**DIRECTION 1**
Write out the passage of the Emacs bug report on the PBM image regexp, starting with "Added tag(s) patch." and going on through "20:46:02 GMT) Full text and rfc822 format available.".
**DIRECTION 2**
In the Emacs bug report on the PBM image regexp, which character class does the author suspect is causing the problem?
**DIRECTION 3**
Proceed with the Emacs bug report on the PBM image regexp, continuing from the point at which it stops.

[begin PAGE]

Added tag(s) patch. Request was from Stefan Kangas <stefankangas <at> gmail.com> to control <at> debbugs.gnu.org. (Thu, 24 Aug 2023 20:46:02 GMT) Full text and rfc822 format available.

Information forwarded to bug-gnu-emacs <at> gnu.org:
bug#65496; Package emacs. (Mon, 04 Sep 2023 16:33:01 GMT) Full text and rfc822 format available.

Message #10 received at 65496 <at> debbugs.gnu.org (full text, mbox):

From: David Ponce <da_vid <at> orange.fr>
To: 65496 <at> debbugs.gnu.org
Subject: Re: 30.0.50; Issue with the regexp used to auto-detect PBM image data
Date: Mon, 4 Sep 2023 18:32:22 +0200
On 24/08/2023 12:55, David Ponce wrote:
> Hello,
> 
> While experimenting with code to create image from data, I encountered
> an issue with the regexp in `image-type-header-regexps' used to
> auto-detect PBM image type from the first bytes of image data. That is:
> 
> "\\`P[1-6]\\(?:\
> \\(?:\\(?:#[^\r\n]*[\r\n]\\)*[[:space:]]\\)+\
> \\(?:\\(?:#[^\r\n]*[\r\n]\\)*[0-9]\\)+\
> \\)\\{2\\}"
> 
> Here is a simple recipe to illustrate the issue:
> 
> In *scratch* buffer eval:
> -------------------------
> ;; Get content of a pbm file.
> (setq test-data
>        (with-current-buffer
>            (find-file-noselect "[YourEmacsPath]/etc/images/splash.pbm")
>          (prog1 (buffer-substring-no-properties (point-min) (point-max))
>            (kill-buffer (current-buffer)))))
> 
> ;; Check string data fail for pbm image-type!
> (image-type-from-data test-data)
>>>> nil
> ;; With a temp buffer current, the same test works!
> (with-temp-buffer
>   (image-type-from-data test-data))
>>>> pbm
> -------------------------
> 
> After further digging, I found that the problem might be due to the use
> of the [:space:] character class whose meaning, according to the manual,
> depends on the syntax of whitespace characters setup in current buffer.

[end PAGE]
[begin DATA ROWS]

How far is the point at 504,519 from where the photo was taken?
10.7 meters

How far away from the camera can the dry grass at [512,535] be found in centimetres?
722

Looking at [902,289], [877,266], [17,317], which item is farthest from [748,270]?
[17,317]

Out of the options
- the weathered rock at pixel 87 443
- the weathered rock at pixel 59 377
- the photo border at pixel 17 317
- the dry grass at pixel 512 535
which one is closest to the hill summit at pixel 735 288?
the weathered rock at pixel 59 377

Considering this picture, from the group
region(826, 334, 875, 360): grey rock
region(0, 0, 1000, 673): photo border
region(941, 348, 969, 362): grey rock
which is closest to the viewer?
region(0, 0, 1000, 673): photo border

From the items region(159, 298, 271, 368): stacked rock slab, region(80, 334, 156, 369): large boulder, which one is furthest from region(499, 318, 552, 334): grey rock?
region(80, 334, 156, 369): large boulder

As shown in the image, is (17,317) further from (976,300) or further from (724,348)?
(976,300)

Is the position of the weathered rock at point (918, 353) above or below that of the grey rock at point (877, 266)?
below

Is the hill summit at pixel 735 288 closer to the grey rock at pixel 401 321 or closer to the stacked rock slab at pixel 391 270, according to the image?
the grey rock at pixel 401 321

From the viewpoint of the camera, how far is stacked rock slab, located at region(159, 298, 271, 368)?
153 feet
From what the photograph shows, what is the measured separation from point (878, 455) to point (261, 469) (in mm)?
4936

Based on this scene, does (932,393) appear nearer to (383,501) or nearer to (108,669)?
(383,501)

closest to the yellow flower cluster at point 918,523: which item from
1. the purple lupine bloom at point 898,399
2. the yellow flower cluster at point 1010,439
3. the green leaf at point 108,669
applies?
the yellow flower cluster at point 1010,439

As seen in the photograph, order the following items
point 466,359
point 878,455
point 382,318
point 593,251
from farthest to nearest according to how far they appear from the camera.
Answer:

[end DATA ROWS]

**RESPONSE 1**
Added tag(s) patch. Request was from Stefan Kangas <stefankangas <at> gmail.com> to control <at> debbugs.gnu.org. (Thu, 24 Aug 2023 20:46:02 GMT) Full text and rfc822 format available.

**RESPONSE 2**
The [:space:] character class.

**RESPONSE 3**
> So, using discrete values in place of syntax class seems to solve the
> issue:
> 
> (setcar (nth 1 image-type-header-regexps)
>          "\\`P[1-6]\\(?:\
> \\(?:\\(?:#[^\r\n]*[\r\n]\\)*[ \t\r\n]\\)+\
> \\(?:\\(?:#[^\r\n]*[\r\n]\\)*[0-9]\\)+\
> \\)\\{2\\}")
> 
> (image-type-from-data test-data)
>>>> pbm
> 
> I attached a patch proposal.
> Hope it will help.
> Regards

Some additions.

Basic string matching recipe:

In *scratch* buffer eval:
-------------------------

(let ((re "\\`P[1-6]\\(?:\
\\(?:\\(?:#[^\r\n]*[\r\n]\\)*[[:space:]]\\)+\
\\(?:\\(?:#[^\r\n]*[\r\n]\\)*[0-9]\\)+\
\\)\\{2\\}")
      (text "P4
333 233"))
  (string-match-p re text))
>>> nil

(with-syntax-table (standard-syntax-table)
  (let ((re "\\`P[1-6]\\(?:\
\\(?:\\(?:#[^\r\n]*[\r\n]\\)*[[:space:]]\\)+\
\\(?:\\(?:#[^\r\n]*[\r\n]\\)*[0-9]\\)+\
\\)\\{2\\}")
        (text "P4
333 233"))
    (string-match-p re text)))
>>> 0

I wonder if it is expected that matching a regular expression against a string
object depends on the syntax-table setup in current buffer?
Shouldn't (standard-syntax-table) implied when matching a regexp against a string
object, that is, regardless of any buffer context?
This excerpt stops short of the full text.